ACTIVITY –
Return each line of the records below in which the string "macro" turns up.

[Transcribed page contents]
◇ ◇ ◇ ◇ ◇

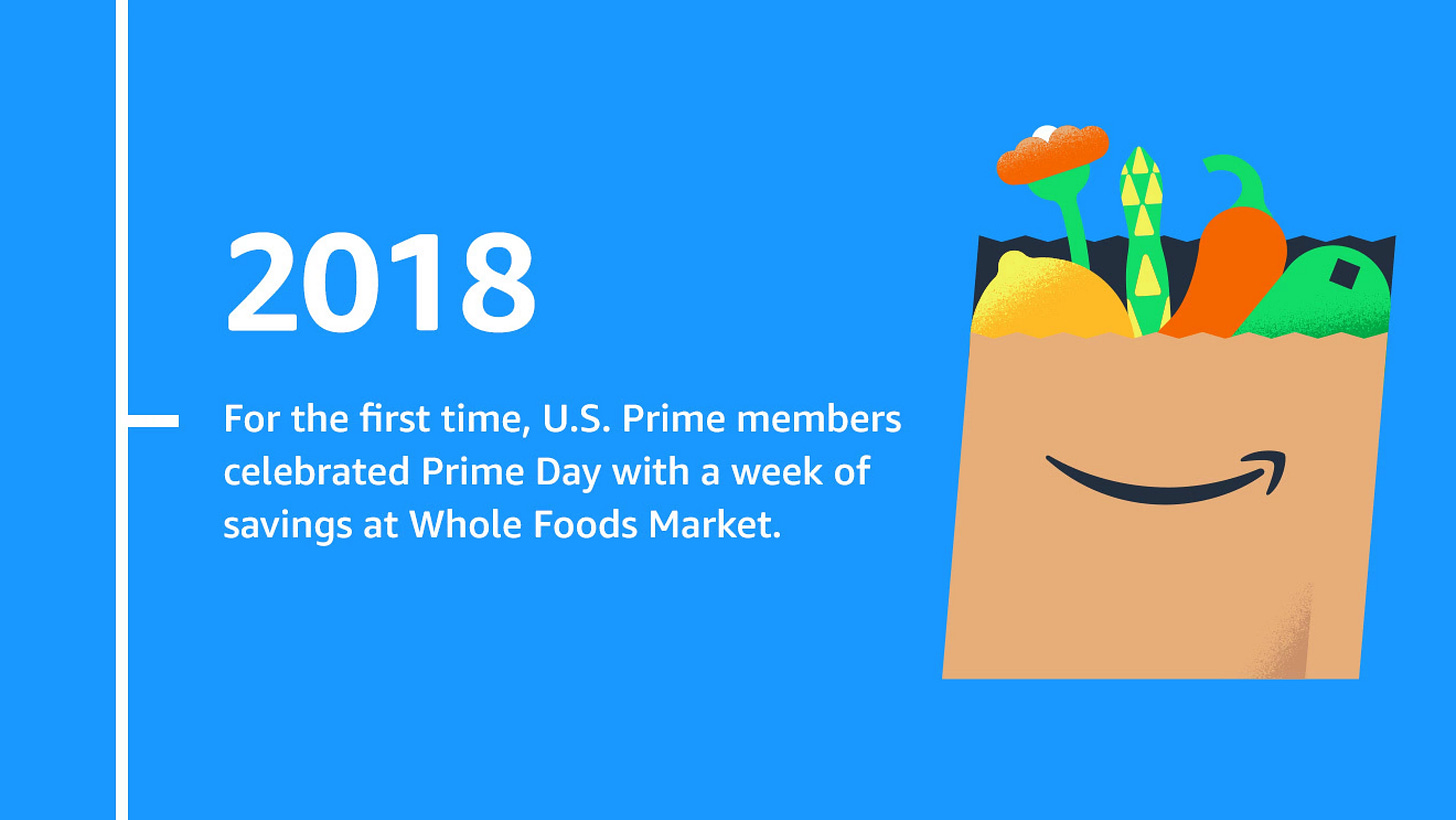 2018

For the first time, U.S. Prime members celebrated Prime Day with a week of savings at Whole Foods Market.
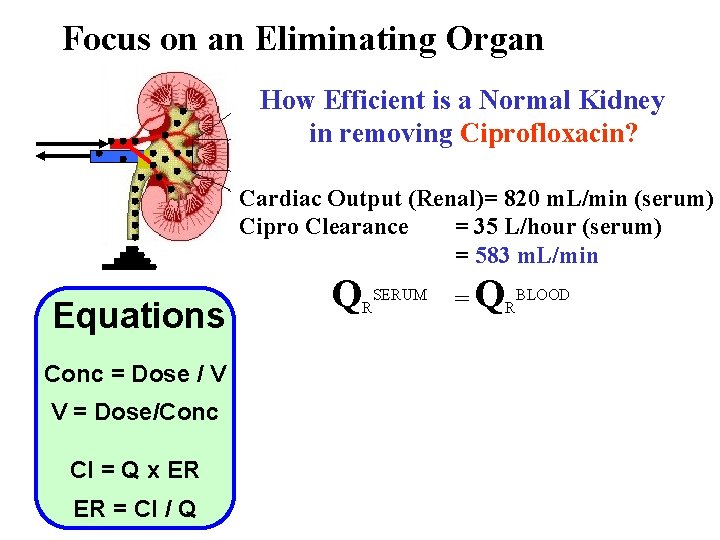 Focus on an Eliminating Organ

How Efficient is a Normal Kidney in removing Ciprofloxacin?

Cardiac Output (Renal)= 820 mL/min (serum)
Cipro Clearance = 35 L/hour (serum)
= 583 mL/min

$Q_R^{SERUM} = Q_R^{BLOOD}$

Equations

Conc = Dose / V

V = Dose/Conc

Cl = Q x ER

ER = Cl / Q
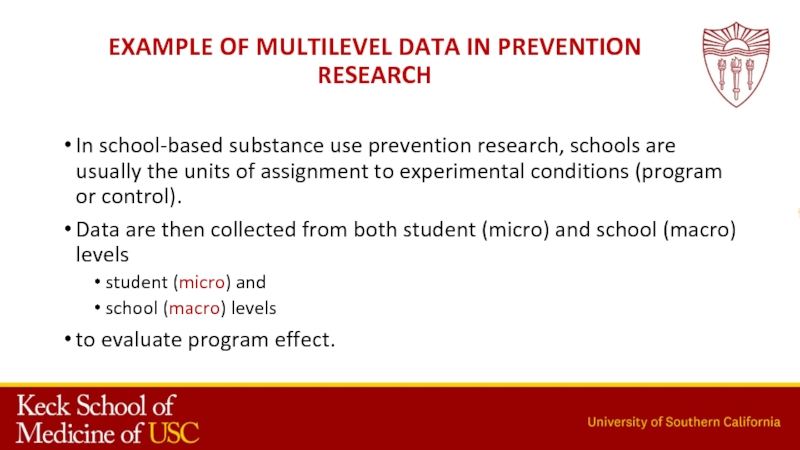 EXAMPLE OF MULTILEVEL DATA IN PREVENTION RESEARCH

• In school-based substance use prevention research, schools are usually the units of assignment to experimental conditions (program or control).

• Data are then collected from both student (micro) and school (macro) levels

• student (micro) and

• school (macro) levels

• to evaluate program effect.

Keck School of Medicine of USC

University of Southern California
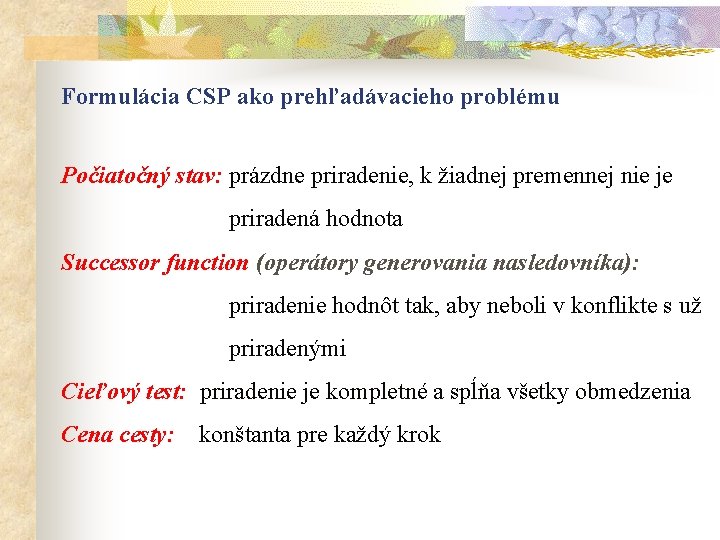 Formulácia CSP ako prehľadávacieho problému

Počiatočný stav: prázdne priradenie, k žiadnej premennej nie je priradená hodnota

Successor function (operátory generovania nasledovníka): priradenie hodnôt tak, aby neboli v konflikte s už priradenými

Cieľový test: priradenie je kompletné a spĺňa všetky obmedzenia

Cena cesty: konštanta pre každý krok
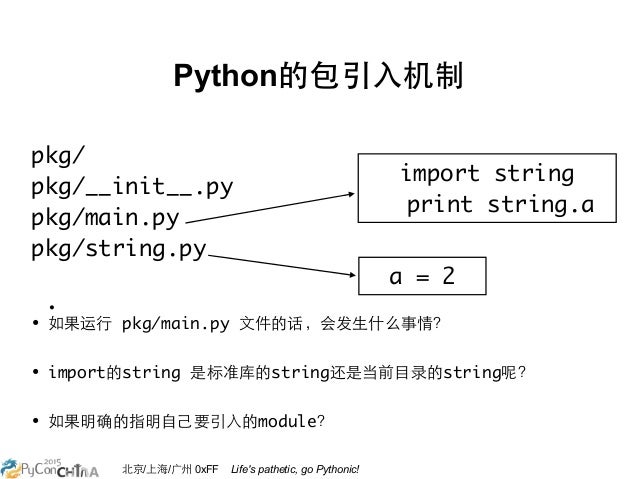 Python的包引入机制

pkg/
pkg/__init__.py
pkg/main.py
pkg/string.py

import string
print string.a

a = 2

•

• 如果运行 pkg/main.py 文件的话，会发生什么事情?

• import的string 是标准库的string还是当前目录的string呢?

• 如果明确的指明自己要引入的module?

2015 PyCon CHINA 北京/上海/广州 0xFF Life's pathetic, go Pythonic!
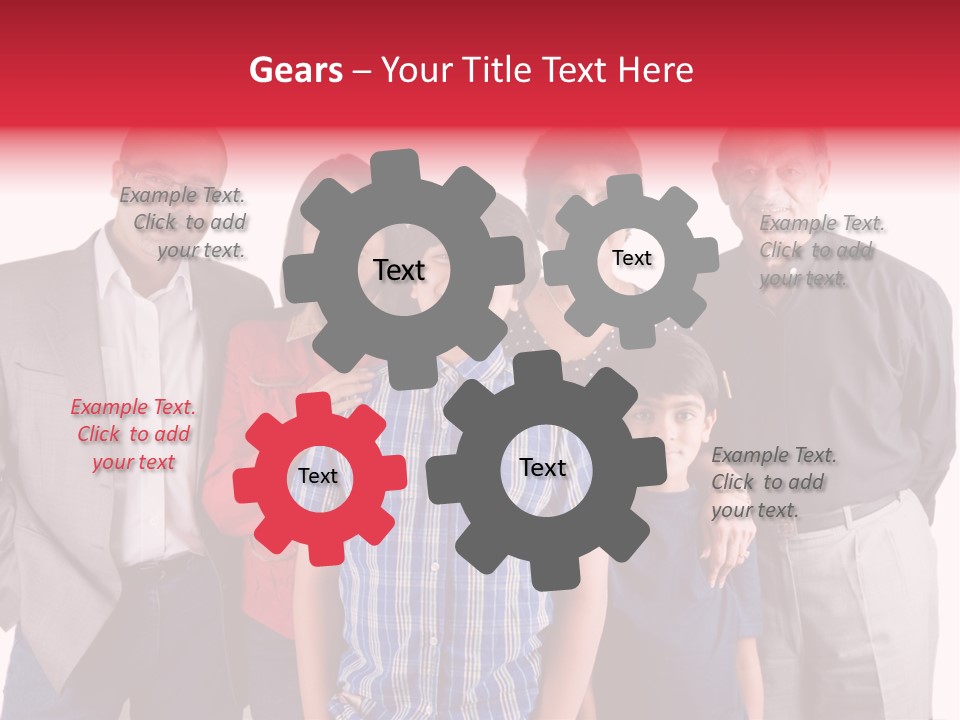 Gears – Your Title Text Here

Example Text. Click to add your text.

Text

Text

Example Text. Click to add your text.

Example Text. Click to add your text

Text

Text

Example Text. Click to add your text.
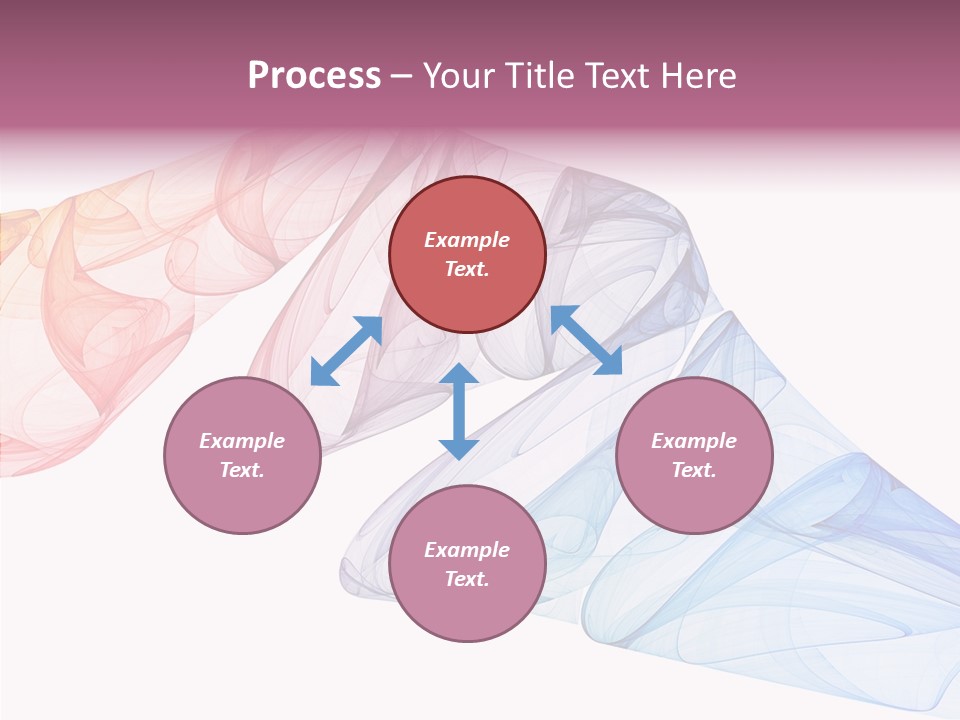 Process – Your Title Text Here

Example Text.

Example Text.

Example Text.

Example Text.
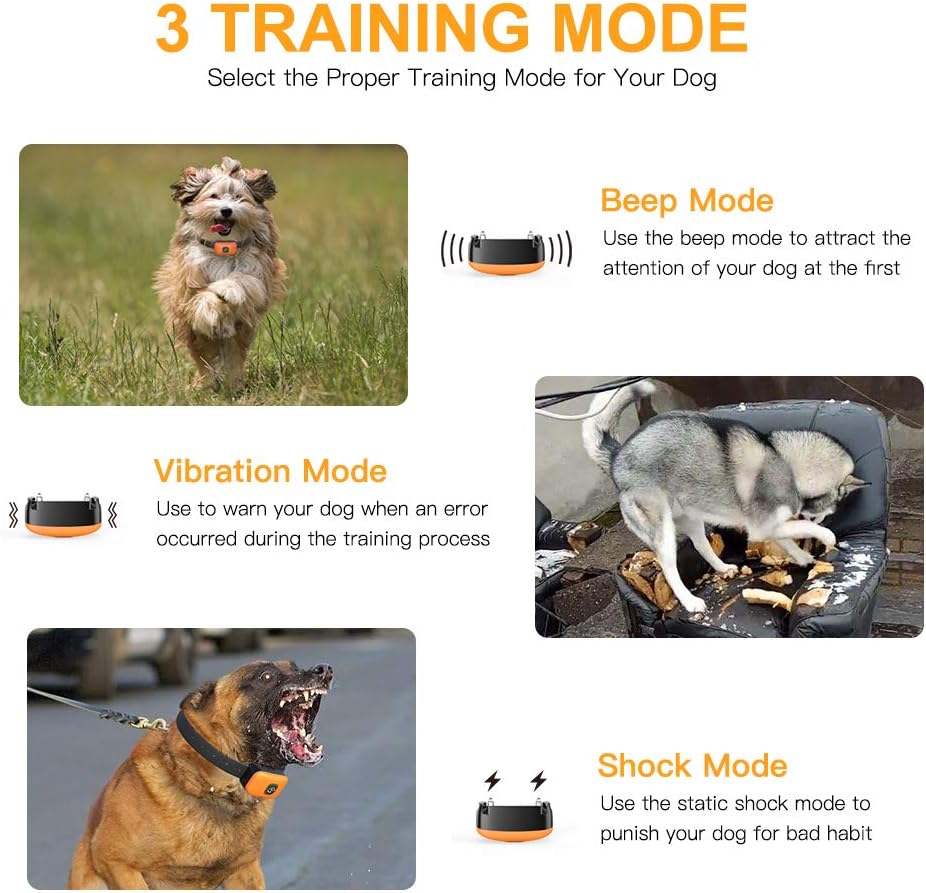 3 TRAINING MODE

Select the Proper Training Mode for Your Dog

Beep Mode

Use the beep mode to attract the attention of your dog at the first

Vibration Mode

Use to warn your dog when an error occurred during the training process

Shock Mode

Use the static shock mode to punish your dog for bad habit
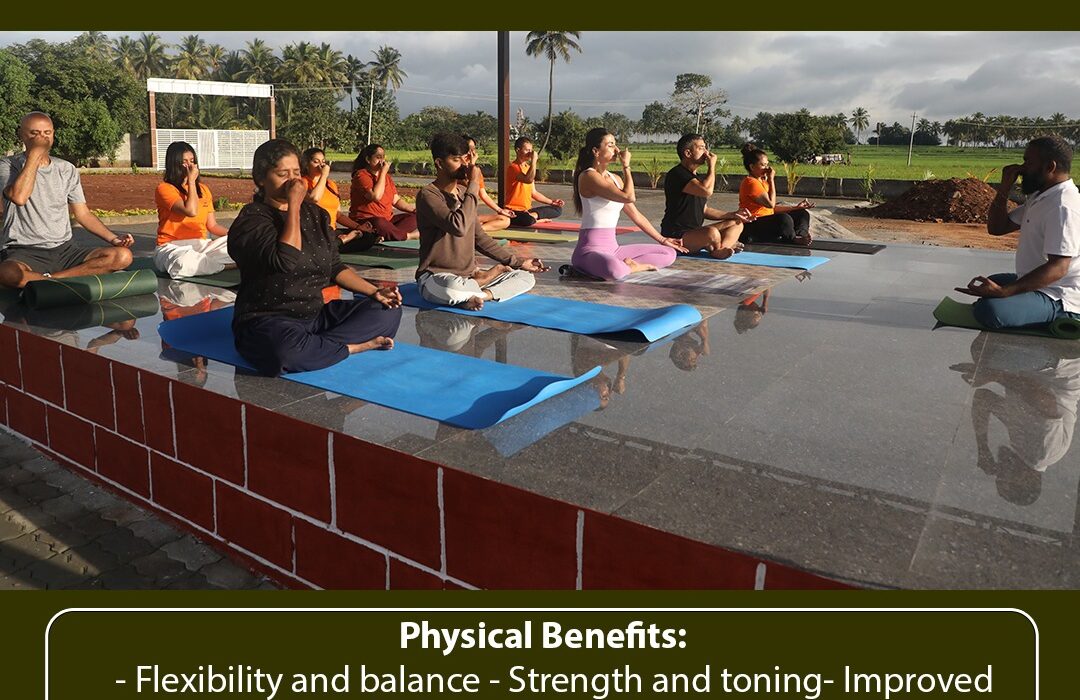 Physical Benefits:
- Flexibility and balance - Strength and toning- Improved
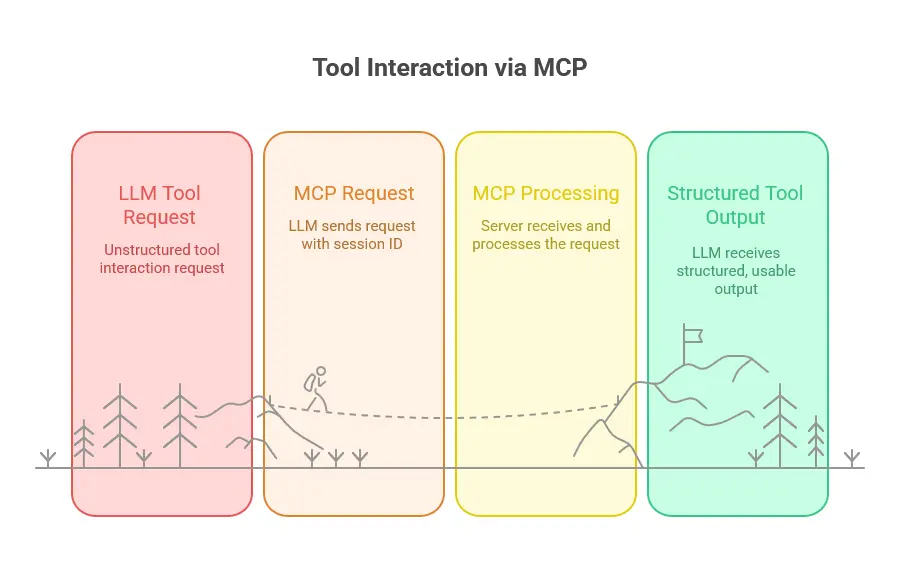 Tool Interaction via MCP

LLM Tool Request

Unstructured tool interaction request

MCP Request

LLM sends request with session ID

MCP Processing

Server receives and processes the request

Structured Tool Output

LLM receives structured, usable output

◇ ◇ ◇ ◇ ◇

WRITTEN SOLUTION –
• Data are then collected from both student (micro) and school (macro) levels
• school (macro) levels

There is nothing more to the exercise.